-- Start of Material to process --

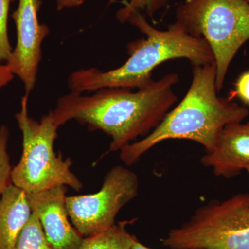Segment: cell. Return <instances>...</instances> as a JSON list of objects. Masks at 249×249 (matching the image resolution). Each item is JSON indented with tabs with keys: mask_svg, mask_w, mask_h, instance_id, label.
I'll use <instances>...</instances> for the list:
<instances>
[{
	"mask_svg": "<svg viewBox=\"0 0 249 249\" xmlns=\"http://www.w3.org/2000/svg\"><path fill=\"white\" fill-rule=\"evenodd\" d=\"M14 0H0V62H8L12 53V47L8 35V17Z\"/></svg>",
	"mask_w": 249,
	"mask_h": 249,
	"instance_id": "obj_15",
	"label": "cell"
},
{
	"mask_svg": "<svg viewBox=\"0 0 249 249\" xmlns=\"http://www.w3.org/2000/svg\"><path fill=\"white\" fill-rule=\"evenodd\" d=\"M173 24L207 42L214 55L219 92L232 59L249 40L248 3L245 0H184L177 8Z\"/></svg>",
	"mask_w": 249,
	"mask_h": 249,
	"instance_id": "obj_4",
	"label": "cell"
},
{
	"mask_svg": "<svg viewBox=\"0 0 249 249\" xmlns=\"http://www.w3.org/2000/svg\"><path fill=\"white\" fill-rule=\"evenodd\" d=\"M131 249H152L148 248L146 246L142 245L137 238H134Z\"/></svg>",
	"mask_w": 249,
	"mask_h": 249,
	"instance_id": "obj_20",
	"label": "cell"
},
{
	"mask_svg": "<svg viewBox=\"0 0 249 249\" xmlns=\"http://www.w3.org/2000/svg\"><path fill=\"white\" fill-rule=\"evenodd\" d=\"M168 0H129L124 3V7L118 11L116 18L131 11H138L153 18L156 13L163 9L168 4Z\"/></svg>",
	"mask_w": 249,
	"mask_h": 249,
	"instance_id": "obj_16",
	"label": "cell"
},
{
	"mask_svg": "<svg viewBox=\"0 0 249 249\" xmlns=\"http://www.w3.org/2000/svg\"><path fill=\"white\" fill-rule=\"evenodd\" d=\"M193 67L191 86L181 102L148 135L121 149L124 164H134L152 147L170 139L197 142L209 153L226 125L242 122L248 116V109L218 96L214 62Z\"/></svg>",
	"mask_w": 249,
	"mask_h": 249,
	"instance_id": "obj_3",
	"label": "cell"
},
{
	"mask_svg": "<svg viewBox=\"0 0 249 249\" xmlns=\"http://www.w3.org/2000/svg\"><path fill=\"white\" fill-rule=\"evenodd\" d=\"M246 170H247V173H248L249 175V165H248V166L247 167V168H246Z\"/></svg>",
	"mask_w": 249,
	"mask_h": 249,
	"instance_id": "obj_21",
	"label": "cell"
},
{
	"mask_svg": "<svg viewBox=\"0 0 249 249\" xmlns=\"http://www.w3.org/2000/svg\"><path fill=\"white\" fill-rule=\"evenodd\" d=\"M13 249H53L34 213L32 212L27 224L18 236Z\"/></svg>",
	"mask_w": 249,
	"mask_h": 249,
	"instance_id": "obj_13",
	"label": "cell"
},
{
	"mask_svg": "<svg viewBox=\"0 0 249 249\" xmlns=\"http://www.w3.org/2000/svg\"><path fill=\"white\" fill-rule=\"evenodd\" d=\"M66 193L67 186H62L27 194L31 211L53 249H78L84 238L70 222Z\"/></svg>",
	"mask_w": 249,
	"mask_h": 249,
	"instance_id": "obj_9",
	"label": "cell"
},
{
	"mask_svg": "<svg viewBox=\"0 0 249 249\" xmlns=\"http://www.w3.org/2000/svg\"><path fill=\"white\" fill-rule=\"evenodd\" d=\"M32 211L27 193L11 183L0 198V249H13Z\"/></svg>",
	"mask_w": 249,
	"mask_h": 249,
	"instance_id": "obj_11",
	"label": "cell"
},
{
	"mask_svg": "<svg viewBox=\"0 0 249 249\" xmlns=\"http://www.w3.org/2000/svg\"><path fill=\"white\" fill-rule=\"evenodd\" d=\"M85 0H55L59 11L68 8L78 7L85 2Z\"/></svg>",
	"mask_w": 249,
	"mask_h": 249,
	"instance_id": "obj_19",
	"label": "cell"
},
{
	"mask_svg": "<svg viewBox=\"0 0 249 249\" xmlns=\"http://www.w3.org/2000/svg\"><path fill=\"white\" fill-rule=\"evenodd\" d=\"M29 94L21 101L20 110L16 119L22 135V154L19 163L13 168L12 183L27 194L39 193L59 186L79 191L83 183L72 173L71 160H64L54 151L59 126L52 111L40 121L32 119L28 111Z\"/></svg>",
	"mask_w": 249,
	"mask_h": 249,
	"instance_id": "obj_5",
	"label": "cell"
},
{
	"mask_svg": "<svg viewBox=\"0 0 249 249\" xmlns=\"http://www.w3.org/2000/svg\"><path fill=\"white\" fill-rule=\"evenodd\" d=\"M14 74L11 72L6 63L0 62V90L6 86L14 79Z\"/></svg>",
	"mask_w": 249,
	"mask_h": 249,
	"instance_id": "obj_18",
	"label": "cell"
},
{
	"mask_svg": "<svg viewBox=\"0 0 249 249\" xmlns=\"http://www.w3.org/2000/svg\"><path fill=\"white\" fill-rule=\"evenodd\" d=\"M117 19L137 28L145 37L128 44V59L114 70L90 68L73 72L68 80L71 91L82 93L114 88L138 89L153 81L152 71L165 61L184 58L193 66L214 61L212 50L204 39L188 35L173 24L168 30H159L138 11H131Z\"/></svg>",
	"mask_w": 249,
	"mask_h": 249,
	"instance_id": "obj_2",
	"label": "cell"
},
{
	"mask_svg": "<svg viewBox=\"0 0 249 249\" xmlns=\"http://www.w3.org/2000/svg\"><path fill=\"white\" fill-rule=\"evenodd\" d=\"M41 5L40 0H19L18 9L12 14L17 42L6 65L14 76L22 80L25 93L29 95L35 87L42 44L49 34V27L39 22Z\"/></svg>",
	"mask_w": 249,
	"mask_h": 249,
	"instance_id": "obj_8",
	"label": "cell"
},
{
	"mask_svg": "<svg viewBox=\"0 0 249 249\" xmlns=\"http://www.w3.org/2000/svg\"><path fill=\"white\" fill-rule=\"evenodd\" d=\"M178 81V75L170 73L136 91L105 88L89 96L71 91L58 100L52 115L59 127L75 120L91 130L102 131L111 139L108 152L120 151L163 121L178 102L173 87Z\"/></svg>",
	"mask_w": 249,
	"mask_h": 249,
	"instance_id": "obj_1",
	"label": "cell"
},
{
	"mask_svg": "<svg viewBox=\"0 0 249 249\" xmlns=\"http://www.w3.org/2000/svg\"><path fill=\"white\" fill-rule=\"evenodd\" d=\"M9 130L6 125L0 127V198L4 190L12 183L11 167L7 146Z\"/></svg>",
	"mask_w": 249,
	"mask_h": 249,
	"instance_id": "obj_14",
	"label": "cell"
},
{
	"mask_svg": "<svg viewBox=\"0 0 249 249\" xmlns=\"http://www.w3.org/2000/svg\"><path fill=\"white\" fill-rule=\"evenodd\" d=\"M235 96L240 98L245 104L249 106V71L244 72L237 78L235 89L231 93V98Z\"/></svg>",
	"mask_w": 249,
	"mask_h": 249,
	"instance_id": "obj_17",
	"label": "cell"
},
{
	"mask_svg": "<svg viewBox=\"0 0 249 249\" xmlns=\"http://www.w3.org/2000/svg\"><path fill=\"white\" fill-rule=\"evenodd\" d=\"M245 1L249 4V0H245Z\"/></svg>",
	"mask_w": 249,
	"mask_h": 249,
	"instance_id": "obj_22",
	"label": "cell"
},
{
	"mask_svg": "<svg viewBox=\"0 0 249 249\" xmlns=\"http://www.w3.org/2000/svg\"><path fill=\"white\" fill-rule=\"evenodd\" d=\"M201 163L212 168L215 176L226 178L246 170L249 165V121L226 125L214 150L201 157Z\"/></svg>",
	"mask_w": 249,
	"mask_h": 249,
	"instance_id": "obj_10",
	"label": "cell"
},
{
	"mask_svg": "<svg viewBox=\"0 0 249 249\" xmlns=\"http://www.w3.org/2000/svg\"><path fill=\"white\" fill-rule=\"evenodd\" d=\"M139 178L121 165L111 168L98 193L66 196V207L72 224L83 237L107 230L116 216L139 192Z\"/></svg>",
	"mask_w": 249,
	"mask_h": 249,
	"instance_id": "obj_7",
	"label": "cell"
},
{
	"mask_svg": "<svg viewBox=\"0 0 249 249\" xmlns=\"http://www.w3.org/2000/svg\"><path fill=\"white\" fill-rule=\"evenodd\" d=\"M162 244L170 249H249V194L210 201Z\"/></svg>",
	"mask_w": 249,
	"mask_h": 249,
	"instance_id": "obj_6",
	"label": "cell"
},
{
	"mask_svg": "<svg viewBox=\"0 0 249 249\" xmlns=\"http://www.w3.org/2000/svg\"><path fill=\"white\" fill-rule=\"evenodd\" d=\"M129 222H119L107 230L84 237L78 249H131L135 237L126 229Z\"/></svg>",
	"mask_w": 249,
	"mask_h": 249,
	"instance_id": "obj_12",
	"label": "cell"
}]
</instances>
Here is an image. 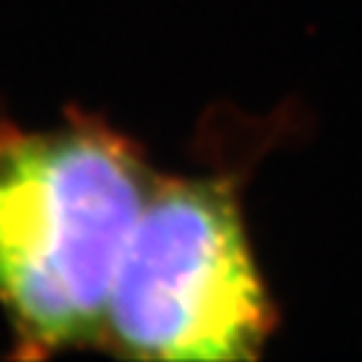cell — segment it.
<instances>
[{"label": "cell", "instance_id": "7a4b0ae2", "mask_svg": "<svg viewBox=\"0 0 362 362\" xmlns=\"http://www.w3.org/2000/svg\"><path fill=\"white\" fill-rule=\"evenodd\" d=\"M272 298L236 191L220 177H156L118 263L105 341L143 360H255Z\"/></svg>", "mask_w": 362, "mask_h": 362}, {"label": "cell", "instance_id": "6da1fadb", "mask_svg": "<svg viewBox=\"0 0 362 362\" xmlns=\"http://www.w3.org/2000/svg\"><path fill=\"white\" fill-rule=\"evenodd\" d=\"M153 180L137 148L100 124L0 127V303L30 354L105 341Z\"/></svg>", "mask_w": 362, "mask_h": 362}]
</instances>
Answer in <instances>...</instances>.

-- End of Material to process --

Reproduce the lines exactly, from the start of the lines through the line that contains "24L207 42L214 55L219", both ends included. Leave the pictures out of your answer.

**Answer for this exercise**
Segment: cell. Return <instances>...</instances> as a JSON list of objects. Masks at 249×249 (matching the image resolution). Each item is JSON indented with tabs with keys: mask_svg, mask_w, mask_h, instance_id, label.
I'll use <instances>...</instances> for the list:
<instances>
[{
	"mask_svg": "<svg viewBox=\"0 0 249 249\" xmlns=\"http://www.w3.org/2000/svg\"><path fill=\"white\" fill-rule=\"evenodd\" d=\"M14 0H0V62H8L12 53V47L8 35V17Z\"/></svg>",
	"mask_w": 249,
	"mask_h": 249,
	"instance_id": "obj_15",
	"label": "cell"
},
{
	"mask_svg": "<svg viewBox=\"0 0 249 249\" xmlns=\"http://www.w3.org/2000/svg\"><path fill=\"white\" fill-rule=\"evenodd\" d=\"M173 24L207 42L214 55L219 92L232 59L249 40L248 3L245 0H184L177 8Z\"/></svg>",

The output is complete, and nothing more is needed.